Uninsured motor vehicle shall not include . . . a motor
vehicle owned by or furnished for the regular use of the named
insured or any resident of the same household . . . . (emphasis
added).
Footnote: 2The liability portion provides coverage for 'bodily
injury' or 'property damage' for which any insured becomes
legally responsible because of an auto accident, and defines an
insured as [a]ny person using your 'covered auto.' It
excludes [a]ny person using a vehicle without a reasonable
belief that person is entitled to do so.
Similarly, the UM portion states that MTF will pay damages
which an 'insured' is legally entitled to recover form the owner
or operator of an 'uninsured motor vehicle' because of 'bodily
injury': . . . . The UM portion also defines insured as
[y]ou or any 'family member [or] . . . [a]ny other person
'occupying' your covered auto. . . . It excludes from coverage
any vehicle . . . [o]wned by or furnished or available for the
regular use of you or any 'family member' [in addition to]

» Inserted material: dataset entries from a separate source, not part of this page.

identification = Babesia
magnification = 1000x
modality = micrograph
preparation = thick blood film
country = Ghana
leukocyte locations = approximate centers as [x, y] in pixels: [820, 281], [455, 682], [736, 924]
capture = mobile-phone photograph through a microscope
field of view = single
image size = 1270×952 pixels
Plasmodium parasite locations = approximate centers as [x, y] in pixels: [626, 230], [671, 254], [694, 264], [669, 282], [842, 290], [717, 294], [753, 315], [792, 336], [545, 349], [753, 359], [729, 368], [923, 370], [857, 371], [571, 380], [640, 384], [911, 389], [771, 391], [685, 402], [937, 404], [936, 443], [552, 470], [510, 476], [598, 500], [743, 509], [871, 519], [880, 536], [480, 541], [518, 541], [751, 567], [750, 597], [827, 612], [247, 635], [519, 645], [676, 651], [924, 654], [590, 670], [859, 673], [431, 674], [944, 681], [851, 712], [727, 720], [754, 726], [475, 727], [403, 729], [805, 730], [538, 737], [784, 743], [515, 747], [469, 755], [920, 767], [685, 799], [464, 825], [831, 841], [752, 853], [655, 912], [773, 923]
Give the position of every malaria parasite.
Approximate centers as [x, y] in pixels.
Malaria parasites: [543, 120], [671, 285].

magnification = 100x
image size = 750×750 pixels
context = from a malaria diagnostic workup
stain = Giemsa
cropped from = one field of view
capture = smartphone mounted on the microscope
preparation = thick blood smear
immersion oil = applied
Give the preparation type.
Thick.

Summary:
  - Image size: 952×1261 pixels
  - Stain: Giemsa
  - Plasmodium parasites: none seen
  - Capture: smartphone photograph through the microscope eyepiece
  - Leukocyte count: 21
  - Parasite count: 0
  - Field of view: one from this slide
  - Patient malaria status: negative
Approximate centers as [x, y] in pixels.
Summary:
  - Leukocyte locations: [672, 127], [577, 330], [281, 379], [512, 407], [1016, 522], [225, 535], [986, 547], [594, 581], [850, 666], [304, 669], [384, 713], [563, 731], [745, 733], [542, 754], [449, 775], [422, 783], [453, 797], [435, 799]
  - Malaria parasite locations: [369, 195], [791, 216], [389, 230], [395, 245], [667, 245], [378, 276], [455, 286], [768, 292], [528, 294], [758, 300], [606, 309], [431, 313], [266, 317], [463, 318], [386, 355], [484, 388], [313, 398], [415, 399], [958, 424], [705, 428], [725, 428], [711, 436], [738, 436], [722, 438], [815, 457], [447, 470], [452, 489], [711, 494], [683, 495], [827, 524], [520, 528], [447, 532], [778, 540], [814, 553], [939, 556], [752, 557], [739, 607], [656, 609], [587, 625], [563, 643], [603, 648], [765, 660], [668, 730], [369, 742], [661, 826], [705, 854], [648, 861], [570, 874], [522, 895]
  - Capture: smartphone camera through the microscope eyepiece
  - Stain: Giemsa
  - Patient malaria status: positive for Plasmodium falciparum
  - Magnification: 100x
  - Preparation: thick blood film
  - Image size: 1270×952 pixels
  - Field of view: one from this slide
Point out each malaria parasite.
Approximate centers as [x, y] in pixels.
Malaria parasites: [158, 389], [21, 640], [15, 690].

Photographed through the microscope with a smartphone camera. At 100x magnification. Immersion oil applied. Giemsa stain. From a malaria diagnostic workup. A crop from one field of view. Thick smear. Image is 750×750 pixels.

'bodily injury' sustained by any person: . . . [w]hile
'occupying,' or when struck by any motor vehicle owned by you or
any 'family member' which is not insured for this coverage under
this policy. . .
Footnote: 3Of course, there is another possibility, that plaintiff
actually knows the name of the driver. If she is concealing the
name to shield that person from liability, civil or criminal, she
will be barred from any recovery and will be herself subject to
sanctions. Resolution of that issue is better suited for the
trial court.
Footnote: 4We note that in the analogous situation of a hit-and-run
driver operating an insured car, suit would be brought not
against a John Doe, but directly against the Director of the
Division of Motor Vehicles as custodian of the Uninsured Motorist
Fund. N.J.S.A. 39:6-78; see also High v. Southwestern Ins. Co.,
520 P.2d 662, 666 (Okla. 1974) (holding where John Doe hit-and-run driver was tortfeasor, that injured party was permitted to
sue defendant under UM clause, even though damages and owner and
driver of damaging vehicle were not identifiable).